Empreendimentos serão instalados no Instituto SENAI de Inovação em Joinville e são resultado de parceria entre o SENAI/SC e a Petrobras; o anúncio dos investimentos é nesta sexta-feira (6), em evento com o presidente da FIESC, Gilberto Seleme, e o governador Jorginho Mello, às 11h, no Instituto SENAI em Joinville

SC conquista centros tecnológicos de R$ 385 milhões para setor de óleo e gás

Empreendimentos serão instalados no Instituto SENAI de Inovação em Joinville e são resultado de parceria entre o SENAI/SC e a Petrobras; o anúncio dos investimentos é nesta sexta-feira (6), em evento com o presidente da FIESC, Gilberto Seleme, e o governador Jorginho Mello, às 11h, no Instituto SENAI em Joinville

Com investimentos de R$ 385 milhões, Joinville se transformará em um polo de tecnologia de excelência em desenvolvimento de equipamentos de grande porte para o setor de óleo e gás. Três centros tecnológicos serão instalados no Instituto SENAI de Inovação e são resultado de parceria entre o SENAI/SC e a Petrobras.

O anúncio dos investimentos é nesta sexta-feira (6), em evento com o presidente da FIESC, Gilberto Seleme, e o governador Jorginho Mello, às 11h, no Instituto SENAI em Joinville.

Entre as estruturas, está o Centro Tecnológico de Manufatura e Sistemas Cibermecânicos (Cetemo). O projeto, apresentado pelo SENAI de Santa Catarina, foi selecionado em chamada pública da Petrobras, em nome do Consórcio Libra - parceria entre a estatal, a Shell Brasil, TotalEnergies, CNPC Brasil Petróleo e Gás e CNOOC Petroleum Brasil.

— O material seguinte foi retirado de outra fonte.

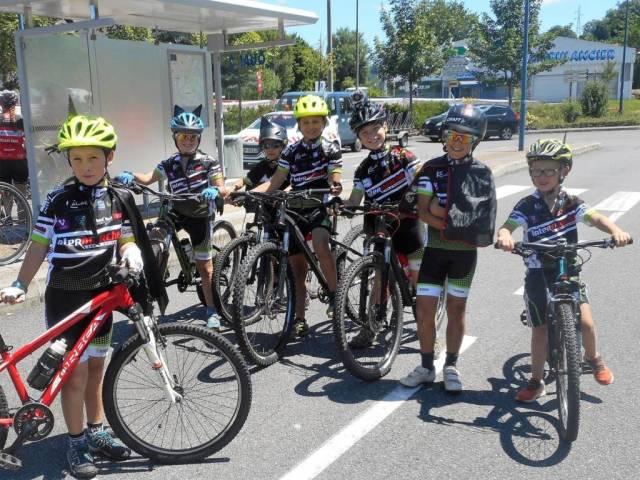 Les plus jeunes ont participé à l'étape au départ de La Mouline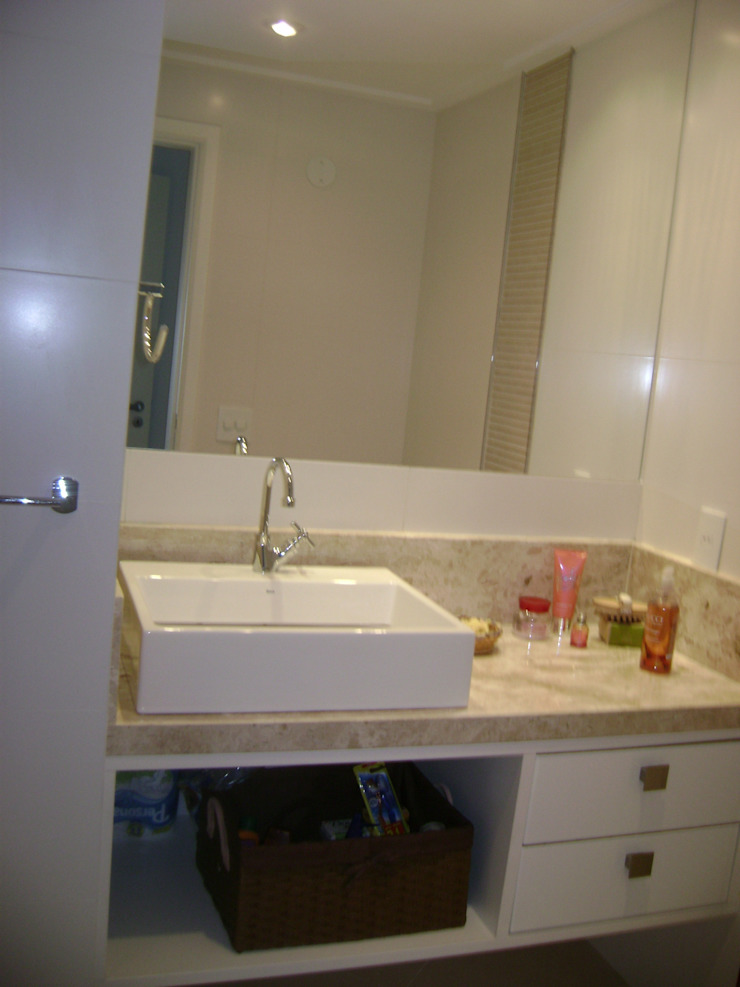 banho suite casal apos reforma:  tropical por Flávia Brandão - arquitetura, interiores e obras,Tropical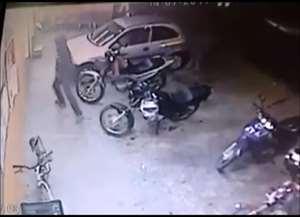 A mãe de um dos adolescentes fazia compra no momento do roubo, na noite da última sexta-feira (14)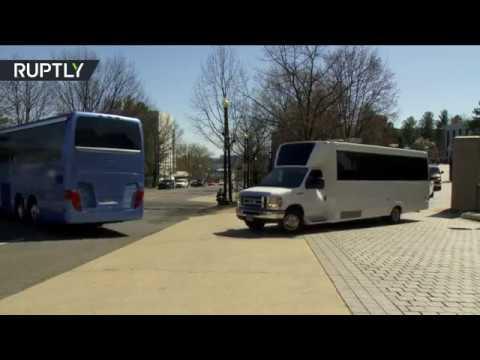 Российские дипломаты покинули посольство в США под «Прощание славянки»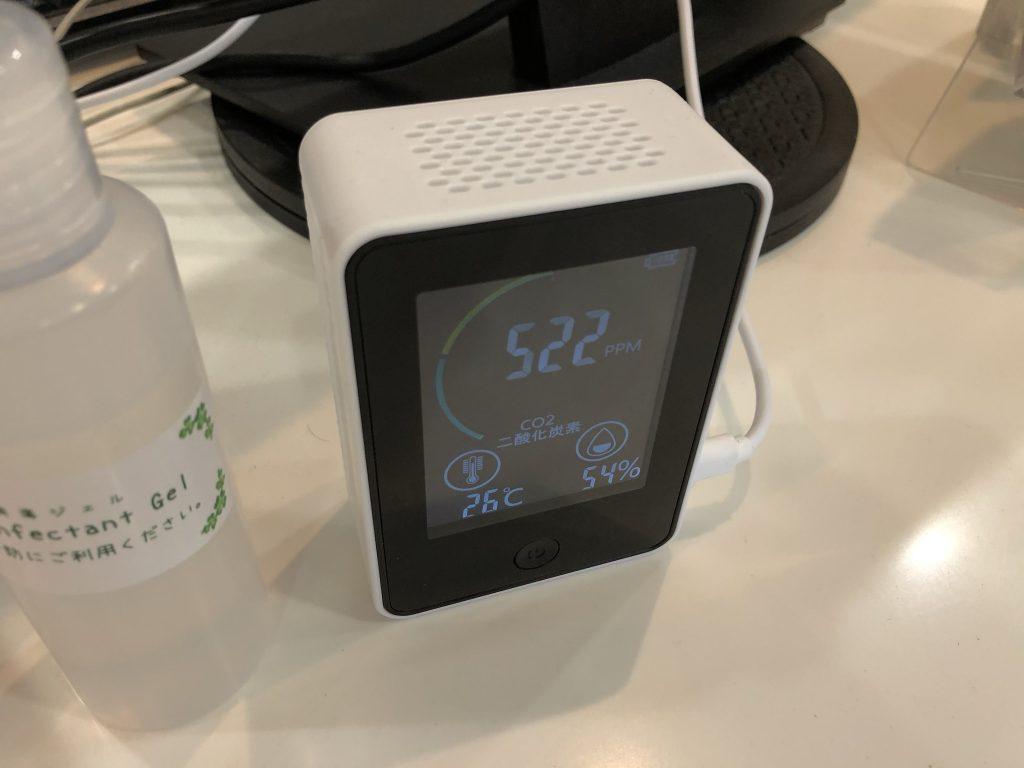 店内換気の目安にCO2濃度計測器を設置しています。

O Cetemo, orçado em R$ 283 milhões, se une aos Centros Tecnológicos de Robótica e a Laser, que também são resultado de parceria entre os Institutos SENAI de Inovação em Joinville e a Petrobras. Os acordos foram firmados em 2023 e os dois centros estão em fase de implantação, com mais de R$ 102 milhões em investimentos. Essas duas estruturas estarão focadas na evolução tecnológica em manutenção aditiva a laser e robótica para o setor de óleo e gás. Entretanto, outros segmentos industriais, como o automotivo, aeroespacial, energia, naval, mineração e de transporte, também serão beneficiados.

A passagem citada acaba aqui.